**Recorded data**
++++++

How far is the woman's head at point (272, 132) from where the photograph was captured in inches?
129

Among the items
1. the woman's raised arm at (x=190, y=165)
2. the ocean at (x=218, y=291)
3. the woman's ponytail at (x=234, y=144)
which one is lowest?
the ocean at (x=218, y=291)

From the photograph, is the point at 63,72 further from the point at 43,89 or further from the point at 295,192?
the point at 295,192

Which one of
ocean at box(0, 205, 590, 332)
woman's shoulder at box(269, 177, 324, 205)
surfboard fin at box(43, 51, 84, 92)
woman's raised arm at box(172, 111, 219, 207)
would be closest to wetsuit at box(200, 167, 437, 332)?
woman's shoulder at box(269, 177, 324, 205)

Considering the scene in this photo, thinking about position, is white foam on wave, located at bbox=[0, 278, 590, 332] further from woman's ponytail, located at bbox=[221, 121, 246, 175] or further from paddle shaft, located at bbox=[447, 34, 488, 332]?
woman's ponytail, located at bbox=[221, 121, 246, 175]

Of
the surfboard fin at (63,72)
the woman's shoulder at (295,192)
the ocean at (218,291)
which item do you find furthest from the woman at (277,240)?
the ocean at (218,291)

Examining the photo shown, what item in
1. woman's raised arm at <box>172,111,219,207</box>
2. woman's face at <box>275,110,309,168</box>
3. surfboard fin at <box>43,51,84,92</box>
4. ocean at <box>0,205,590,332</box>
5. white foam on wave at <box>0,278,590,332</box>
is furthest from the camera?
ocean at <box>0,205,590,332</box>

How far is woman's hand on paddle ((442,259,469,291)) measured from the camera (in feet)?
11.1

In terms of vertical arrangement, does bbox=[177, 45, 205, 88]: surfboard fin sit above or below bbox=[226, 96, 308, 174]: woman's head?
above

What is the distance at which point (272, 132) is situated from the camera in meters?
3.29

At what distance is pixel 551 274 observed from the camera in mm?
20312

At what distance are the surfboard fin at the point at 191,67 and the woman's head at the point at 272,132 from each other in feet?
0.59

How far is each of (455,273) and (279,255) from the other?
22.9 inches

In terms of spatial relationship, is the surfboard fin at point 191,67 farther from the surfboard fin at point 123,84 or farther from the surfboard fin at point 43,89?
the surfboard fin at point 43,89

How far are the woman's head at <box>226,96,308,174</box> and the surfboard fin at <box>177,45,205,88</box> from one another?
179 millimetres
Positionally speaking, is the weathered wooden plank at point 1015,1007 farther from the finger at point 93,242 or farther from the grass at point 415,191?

++++++

**Brief**
All of the entries should be written out again exactly.

**Correct response**
How far is the woman's head at point (272, 132) from where the photograph was captured in inches?
129

Among the items
1. the woman's raised arm at (x=190, y=165)
2. the ocean at (x=218, y=291)
3. the woman's ponytail at (x=234, y=144)
which one is lowest?
the ocean at (x=218, y=291)

From the photograph, is the point at 63,72 further from the point at 43,89 or further from the point at 295,192?
the point at 295,192

Which one of
ocean at box(0, 205, 590, 332)
woman's shoulder at box(269, 177, 324, 205)
surfboard fin at box(43, 51, 84, 92)
woman's raised arm at box(172, 111, 219, 207)
would be closest to wetsuit at box(200, 167, 437, 332)?
woman's shoulder at box(269, 177, 324, 205)

Considering the scene in this photo, thinking about position, is white foam on wave, located at bbox=[0, 278, 590, 332] further from woman's ponytail, located at bbox=[221, 121, 246, 175] or further from paddle shaft, located at bbox=[447, 34, 488, 332]?
woman's ponytail, located at bbox=[221, 121, 246, 175]

Of
the surfboard fin at (63,72)
the woman's shoulder at (295,192)
the ocean at (218,291)
which item do you find furthest from the woman at (277,240)?
the ocean at (218,291)

Examining the photo shown, what item in
1. woman's raised arm at <box>172,111,219,207</box>
2. woman's face at <box>275,110,309,168</box>
3. surfboard fin at <box>43,51,84,92</box>
4. ocean at <box>0,205,590,332</box>
5. white foam on wave at <box>0,278,590,332</box>
is furthest from the camera?
ocean at <box>0,205,590,332</box>

How far is woman's hand on paddle ((442,259,469,291)) measured from the camera (in feet)?
11.1

In terms of vertical arrangement, does bbox=[177, 45, 205, 88]: surfboard fin sit above or below bbox=[226, 96, 308, 174]: woman's head?
above

What is the distance at which point (272, 132) is situated from the camera in meters?
3.29

At what distance is pixel 551 274 observed from the camera in mm?
20312

At what distance are the surfboard fin at the point at 191,67 and the woman's head at the point at 272,132 from each other in feet?
0.59

How far is each of (455,273) and (279,255) from the other?
22.9 inches

In terms of spatial relationship, is the surfboard fin at point 191,67 farther from the surfboard fin at point 123,84 or farther from the surfboard fin at point 43,89?
the surfboard fin at point 43,89

How far are the woman's head at <box>226,96,308,174</box> and the surfboard fin at <box>177,45,205,88</box> from one another?
179 millimetres
Positionally speaking, is the weathered wooden plank at point 1015,1007 farther from the finger at point 93,242 or farther from the grass at point 415,191?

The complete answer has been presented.